Summary:	[Tracker for BZ #1971118] [GSS] Ceph crash - aio lock
Product:	[Red Hat Storage] Red Hat OpenShift Data Foundation	Reporter:	kelwhite
Component:	ceph	Assignee:	Radoslaw Zarzynski <rzarzyns>
ceph sub component:	RADOS	QA Contact:	Elad <ebenahar>
Status:	CLOSED NOTABUG	Docs Contact:
Severity:	medium
Priority:	high	CC:	bhubbard, bniver, hnallurv, jdurgin, madam, muagarwa, nojha, ocs-bugs, odf-bz-bot, pdhange, sostapov, tim.crockett
Version:	4.5	Keywords:	Tracking
Target Milestone:	---	Flags:	bhubbard: needinfo-
Target Release:	---
Hardware:	Unspecified
OS:	Unspecified
Whiteboard:
Fixed In Version:		Doc Type:	If docs needed, set a value
Doc Text:		Story Points:	---
Clone Of:
Clones:	1971118 (view as bug list)		Environment:
Last Closed:	2021-07-19 19:47:48 UTC	Type:	Bug
Regression:	---	Mount Type:	---
Documentation:	---	CRM:
Verified Versions:		Category:	---
oVirt Team:	---	RHEL 7.3 requirements from Atomic Host:
Cloudforms Team:	---	Target Upstream Version:
Embargoed:
Bug Depends On:
Bug Blocks:	1971118

Comment 12 Yaniv Kaul 2021-07-06 08:25:52 UTC

There's a customer case attached to this BZ, it should not be in low severity.
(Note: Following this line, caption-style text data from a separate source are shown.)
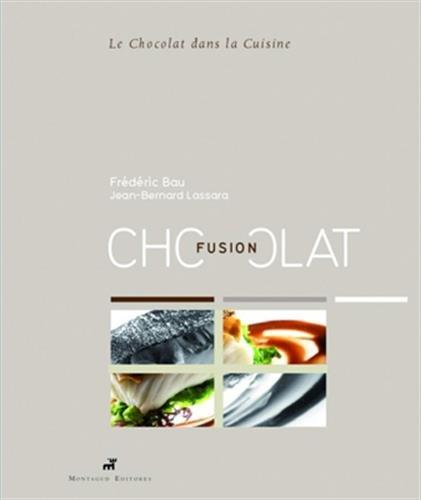 Fusion chocolat : Le chocolat dans la cuisine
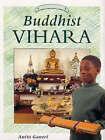 Buddhist Vihara by Anita Ganeri (Paperback, 2000)
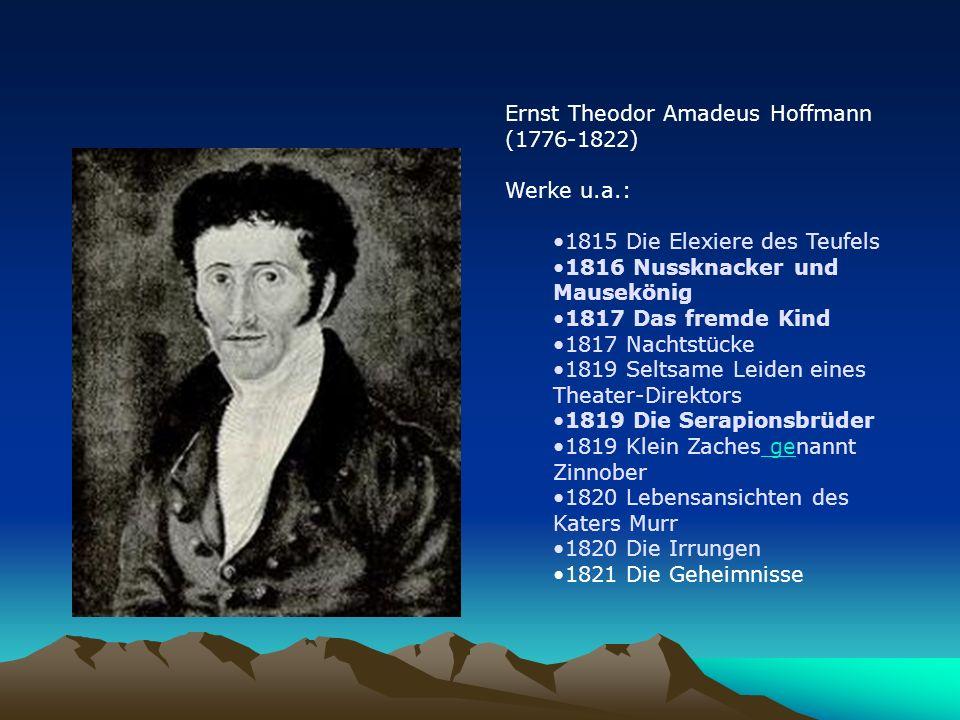 Ernst Theodor Amadeus Hoffmann (1776-1822)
Raised it a bit as well as set priority to it.
Moved to ASSIGNED assuming Brad is handling it - please fix if I'm wrong here.

Comment 13 Brad Hubbard 2021-07-09 01:57:50 UTC

The ceph-osd crash looks to be a side-effect of the issues occurring on the system at the time. The kernel on this machine was effectively hung at the time leading to significant IO stalls. This was a highly unstable and unpredictable environment in which no application could realistically be expected to continue functioning (this is reinforced by the fact that systemd was seen to be crashing  at the same time). The osd process appears to be in pthread code which is some of the most highly used and bullet-proof code out there so this reinforces that the environment was highly unstable. There is no additional data such as a coredump which would assist us in further pinpointing the exact nature of the issue but I don't believe any further investigation of this crash is a good use of engineering's time since no non-trivial application should be expected to continue functioning in such circumstances (not to mention we would not support such a configuration of all storage on a single vSphere datastore).

If no one objects I propose closing this Bugzilla NOTABUG.